About a third of the buildings on the University of Maryland's campus have not been renovated in at least 40 years, and there is a space deficit of 1.8 million square feet, according to a progress update of the Facilities Management master plan.
The 44-page document, which highlights this university's achievements and failures in facility management during the past six years, found that a sizable percentage of the more than 250 buildings on the main campus have not received complete renovations in more than four decades as of 2016.
Since 2011, when the plan was originally developed, Facilities Management has constructed 57 percent of its planned projects. While 29 new buildings were proposed to be built by 2017, only 11 — including Oakland Hall, Prince Frederick Hall, the Edward St. John Learning and Teaching Center and A. James Clark Hall — were finished.
Thirty-three campus buildings had planned renovations, and 19 of these projects took place between 2011 and 2017, according to the update. It also found that the campus intends to build or finish construction of six new buildings, such as Cole Field House, by 2021.
One-sixth of buildings on this campus are considered in "poor condition," according to the plan.
This backup comes as a result of a lack of funding for facilities maintenance. As of 2015, the estimated total for addressing all maintenance backlog items was about $907 million, and it is unclear where the funding for additional maintenance will come from, said Bill Olen, Facilities Management capital projects director.
"[There's no plan to address this backlog] in the near future. There's a long-term plan to find sources of funding to help reduce the deferred maintenance," Olen said. "Some of it may come from the state and some may come from the [University System of Maryland], but there's not a short-term solution because the numbers are so big."
There is also a need for new continued construction and additional classroom and laboratory space on the campus, with an estimated 1.8 million-square-foot deficit of needed space for classrooms, labs, and offices, Olen said. This number, determined by the state of Maryland, comes from building and classrooms codes and is measured against the number of students, faculty and staff at this university, Olen said.
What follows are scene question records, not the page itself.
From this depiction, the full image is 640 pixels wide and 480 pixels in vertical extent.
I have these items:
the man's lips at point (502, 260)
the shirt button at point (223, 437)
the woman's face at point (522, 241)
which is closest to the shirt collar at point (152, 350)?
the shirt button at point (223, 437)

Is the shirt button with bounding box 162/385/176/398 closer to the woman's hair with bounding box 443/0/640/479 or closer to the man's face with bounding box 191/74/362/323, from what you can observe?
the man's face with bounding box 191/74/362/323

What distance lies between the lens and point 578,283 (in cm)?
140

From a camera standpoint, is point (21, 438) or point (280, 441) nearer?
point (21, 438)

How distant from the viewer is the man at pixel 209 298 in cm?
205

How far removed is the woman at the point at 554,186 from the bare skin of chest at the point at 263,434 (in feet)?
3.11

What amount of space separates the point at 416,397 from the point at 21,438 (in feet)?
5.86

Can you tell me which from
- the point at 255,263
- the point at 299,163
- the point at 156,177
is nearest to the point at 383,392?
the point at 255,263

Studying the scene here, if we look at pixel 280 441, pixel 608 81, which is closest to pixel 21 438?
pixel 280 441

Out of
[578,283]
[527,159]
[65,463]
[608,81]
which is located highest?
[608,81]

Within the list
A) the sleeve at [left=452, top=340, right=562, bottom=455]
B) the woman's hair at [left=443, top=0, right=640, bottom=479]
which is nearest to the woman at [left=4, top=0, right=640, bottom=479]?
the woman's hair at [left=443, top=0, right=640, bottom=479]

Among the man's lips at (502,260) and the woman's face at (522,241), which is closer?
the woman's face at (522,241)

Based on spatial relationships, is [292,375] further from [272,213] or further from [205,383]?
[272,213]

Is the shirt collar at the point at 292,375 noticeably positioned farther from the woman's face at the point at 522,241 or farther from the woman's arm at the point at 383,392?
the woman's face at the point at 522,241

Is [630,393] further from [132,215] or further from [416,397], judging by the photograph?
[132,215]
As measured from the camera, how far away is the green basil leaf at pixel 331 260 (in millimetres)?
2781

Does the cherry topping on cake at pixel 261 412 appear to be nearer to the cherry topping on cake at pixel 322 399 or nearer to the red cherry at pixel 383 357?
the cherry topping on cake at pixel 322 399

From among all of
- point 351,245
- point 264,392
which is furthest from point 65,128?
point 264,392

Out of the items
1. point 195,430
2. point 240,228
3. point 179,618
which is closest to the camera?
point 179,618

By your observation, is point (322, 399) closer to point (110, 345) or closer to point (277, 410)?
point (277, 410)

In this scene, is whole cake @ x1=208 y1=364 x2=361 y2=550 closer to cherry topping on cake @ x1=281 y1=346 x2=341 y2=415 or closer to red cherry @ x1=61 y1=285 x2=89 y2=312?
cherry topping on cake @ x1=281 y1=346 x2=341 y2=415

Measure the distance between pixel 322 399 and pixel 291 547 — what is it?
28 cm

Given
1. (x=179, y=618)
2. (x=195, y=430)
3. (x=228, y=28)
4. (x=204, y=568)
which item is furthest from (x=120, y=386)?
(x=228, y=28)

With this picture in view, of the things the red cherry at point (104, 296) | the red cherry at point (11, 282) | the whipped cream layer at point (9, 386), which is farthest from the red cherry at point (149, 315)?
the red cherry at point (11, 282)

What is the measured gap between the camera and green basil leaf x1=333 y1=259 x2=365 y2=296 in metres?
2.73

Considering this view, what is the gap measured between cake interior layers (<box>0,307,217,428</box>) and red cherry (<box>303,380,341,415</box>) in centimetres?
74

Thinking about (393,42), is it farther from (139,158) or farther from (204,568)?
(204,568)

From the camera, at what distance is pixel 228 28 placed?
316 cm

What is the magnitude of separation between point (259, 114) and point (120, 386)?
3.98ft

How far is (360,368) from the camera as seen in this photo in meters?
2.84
As a result of this deficit, two academic buildings — the public policy school building and the Brendan Iribe Center for Computer Science and Innovation — are proposed to be built by December 2020. The Iribe Center is under construction and is estimated to be finished in January.
Four non-academic projects are intended to be finished by December 2020: a new dorm on North Campus, a replacement for the North Campus Dining Hall, the Cole Field House renovations and an indoor driving range, Olen said. An additional recreational building, a satellite of Eppley Recreation Center, is also being considered as a potential project, he said.
Some students, such as freshman Zarafsha Ahmed, are concerned that this university is prioritizing the Cole renovations and new buildings over renovating other ones.
"They're working on the Cole Field House and spending a lot of money on it, and I know that it's important, but I feel like renovating the buildings is more important," said Ahmed, who is enrolled in letters and sciences. "To see that they favor Cole and new buildings over other projects is shocking and disappointing."
William Shorter, the student regent on the system's Board of Regents, said he understands students may be skeptical of this university's ability to allocate funds to new buildings and renovation projects when it has failed to do so in the past.
"It's definitely daunting because it's kind of like a 'Mission Impossible' — how are we going to do this?" said Shorter, a University of Baltimore student. "It is doable, though. It has to be done strategically and with a balance of both interests. As we work through growing pains, the university and Dr. Loh will make sure the campus is safe and utilized to its full capacity."